24.11
2024
08:50
Uhr

Ein weißes Fahrrad

Jeden Morgen dieselbe Strecke: mit der Tram ab Alexanderplatz zum Friedrichshain. Volkspark, rechts die schöne rote Backsteinkirche - rundherum tosender Verkehr. Diese Stadt ist immer alles zusammen. 
Und dann ändern sich Orte. An einem Morgen Vollsperrung: Polizei und Krankenwagen – ein Rettungshubschrauber hebt gerade ab. Quer über der Fahrbahn steht ein LKW, ein geschrottetes Fahrrad liegt daneben. Instinktiv weiß ich: Hier ist etwas Schreckliches passiert. Diese Kombination kann man nicht überleben. Wenig später dann Gewissheit. Nur 1 h vorher ist ein Mensch hier auf diesem Weg zur Arbeit um‘s Leben gekommen. Eine Radfahrerin durch einen Linksabbieger. LKW gegen Mensch. Keine Chance. Ein Kollege von mir wurde Zeuge des Unfalls. Wir alle sind geschockt. Ein paar Sekunden, die alles verändern.

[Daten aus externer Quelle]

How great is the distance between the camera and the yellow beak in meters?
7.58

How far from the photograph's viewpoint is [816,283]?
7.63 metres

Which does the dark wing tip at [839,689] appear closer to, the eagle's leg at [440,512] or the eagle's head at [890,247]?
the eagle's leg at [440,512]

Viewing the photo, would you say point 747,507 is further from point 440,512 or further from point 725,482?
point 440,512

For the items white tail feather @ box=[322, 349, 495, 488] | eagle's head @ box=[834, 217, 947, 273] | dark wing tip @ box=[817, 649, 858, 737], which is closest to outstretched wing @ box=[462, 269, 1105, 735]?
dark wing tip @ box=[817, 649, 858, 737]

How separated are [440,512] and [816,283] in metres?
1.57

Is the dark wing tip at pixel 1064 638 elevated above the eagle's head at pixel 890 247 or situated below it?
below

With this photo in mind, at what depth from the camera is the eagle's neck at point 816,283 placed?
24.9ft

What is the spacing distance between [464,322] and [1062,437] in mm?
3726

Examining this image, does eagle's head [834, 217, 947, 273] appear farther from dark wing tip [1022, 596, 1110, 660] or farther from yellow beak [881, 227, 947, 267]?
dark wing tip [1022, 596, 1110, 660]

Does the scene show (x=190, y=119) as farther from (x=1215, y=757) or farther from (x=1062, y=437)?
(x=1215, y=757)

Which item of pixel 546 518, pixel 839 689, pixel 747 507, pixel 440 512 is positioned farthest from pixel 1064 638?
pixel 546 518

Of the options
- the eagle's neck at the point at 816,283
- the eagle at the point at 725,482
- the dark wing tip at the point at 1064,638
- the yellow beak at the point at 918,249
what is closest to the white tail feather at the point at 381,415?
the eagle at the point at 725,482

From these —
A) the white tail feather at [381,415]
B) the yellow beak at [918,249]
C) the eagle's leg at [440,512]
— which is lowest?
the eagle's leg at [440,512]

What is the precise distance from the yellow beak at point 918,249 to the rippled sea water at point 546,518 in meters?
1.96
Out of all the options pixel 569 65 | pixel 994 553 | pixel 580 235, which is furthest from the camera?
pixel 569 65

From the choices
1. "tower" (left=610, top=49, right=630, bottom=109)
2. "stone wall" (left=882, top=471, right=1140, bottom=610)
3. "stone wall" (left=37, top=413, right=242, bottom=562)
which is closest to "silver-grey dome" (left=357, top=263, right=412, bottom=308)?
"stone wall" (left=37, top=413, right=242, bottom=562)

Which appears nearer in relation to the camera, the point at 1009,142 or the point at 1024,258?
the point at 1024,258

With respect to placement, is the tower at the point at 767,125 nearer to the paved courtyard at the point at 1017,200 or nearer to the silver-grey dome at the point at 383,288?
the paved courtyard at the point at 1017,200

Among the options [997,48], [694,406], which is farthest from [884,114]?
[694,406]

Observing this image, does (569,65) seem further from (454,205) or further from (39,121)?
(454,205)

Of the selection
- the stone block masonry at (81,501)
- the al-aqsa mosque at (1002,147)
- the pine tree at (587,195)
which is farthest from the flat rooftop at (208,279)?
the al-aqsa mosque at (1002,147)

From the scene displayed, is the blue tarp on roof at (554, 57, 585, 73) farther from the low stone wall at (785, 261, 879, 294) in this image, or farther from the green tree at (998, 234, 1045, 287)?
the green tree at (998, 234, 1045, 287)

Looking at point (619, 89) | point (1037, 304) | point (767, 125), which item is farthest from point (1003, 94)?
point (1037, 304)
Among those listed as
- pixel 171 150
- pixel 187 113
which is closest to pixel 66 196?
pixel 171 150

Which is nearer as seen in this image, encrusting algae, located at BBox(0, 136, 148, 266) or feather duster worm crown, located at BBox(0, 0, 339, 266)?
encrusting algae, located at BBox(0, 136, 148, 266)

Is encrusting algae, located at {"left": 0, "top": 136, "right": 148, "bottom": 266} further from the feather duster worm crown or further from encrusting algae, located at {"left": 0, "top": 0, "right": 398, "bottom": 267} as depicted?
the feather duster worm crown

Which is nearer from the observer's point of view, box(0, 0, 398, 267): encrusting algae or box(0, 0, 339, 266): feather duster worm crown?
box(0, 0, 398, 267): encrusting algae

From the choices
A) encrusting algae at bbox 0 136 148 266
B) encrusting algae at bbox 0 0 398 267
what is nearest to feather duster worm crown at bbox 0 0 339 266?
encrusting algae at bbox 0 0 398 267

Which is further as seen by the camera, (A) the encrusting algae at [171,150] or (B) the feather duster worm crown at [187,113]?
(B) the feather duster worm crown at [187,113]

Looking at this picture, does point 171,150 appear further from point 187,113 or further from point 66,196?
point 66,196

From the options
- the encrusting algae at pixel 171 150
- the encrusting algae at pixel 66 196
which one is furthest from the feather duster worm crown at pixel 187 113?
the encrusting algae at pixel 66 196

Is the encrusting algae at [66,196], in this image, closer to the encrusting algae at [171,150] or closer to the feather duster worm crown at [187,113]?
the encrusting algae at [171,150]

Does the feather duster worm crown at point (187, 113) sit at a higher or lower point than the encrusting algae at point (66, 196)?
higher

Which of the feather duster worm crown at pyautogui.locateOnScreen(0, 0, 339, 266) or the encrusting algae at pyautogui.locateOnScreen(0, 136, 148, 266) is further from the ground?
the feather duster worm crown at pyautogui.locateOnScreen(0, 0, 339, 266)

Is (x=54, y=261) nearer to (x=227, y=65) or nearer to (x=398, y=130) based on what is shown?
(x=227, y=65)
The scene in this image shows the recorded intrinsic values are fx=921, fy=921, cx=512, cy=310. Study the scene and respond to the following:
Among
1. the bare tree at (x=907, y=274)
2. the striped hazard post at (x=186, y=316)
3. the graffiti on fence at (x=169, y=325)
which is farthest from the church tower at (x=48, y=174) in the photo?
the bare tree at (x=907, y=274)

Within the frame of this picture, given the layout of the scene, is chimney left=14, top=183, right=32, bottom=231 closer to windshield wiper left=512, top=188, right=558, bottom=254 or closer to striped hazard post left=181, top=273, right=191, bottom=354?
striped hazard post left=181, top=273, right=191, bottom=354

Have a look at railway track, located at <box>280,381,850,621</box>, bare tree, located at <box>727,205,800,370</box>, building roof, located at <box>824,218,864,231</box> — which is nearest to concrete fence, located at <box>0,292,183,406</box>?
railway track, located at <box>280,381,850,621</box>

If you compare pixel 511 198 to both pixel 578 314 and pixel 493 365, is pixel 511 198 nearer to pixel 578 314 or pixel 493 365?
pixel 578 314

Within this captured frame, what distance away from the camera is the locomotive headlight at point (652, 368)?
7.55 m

Die Angst davor kennt jeder in einer Riesenstadt wie Berlin, wo so viele Menschen jeden Tag unterwegs sind zu Fuß, mit dem Auto, mit der Bahn oder dem Roller. Fast immer in Hektik. Meistens passiert nichts. Oft haben wir einen Schutzengel. Manchmal nicht. Was für ein Leben steht hinter dem Opfer? Was geschieht mit den Angehörigen? Jetzt erinnert ein weißes Fahrrad an die Frau erinnert, die hier an diesem Ort ihr Leben verlor. Sie war Orchestermusikerin, spielte Posaune, sie war 55. Mehr weiß ich nicht. Der Verkehr fließt weiter wie immer. Eine Radspur gibt es mittlerweile – immerhin.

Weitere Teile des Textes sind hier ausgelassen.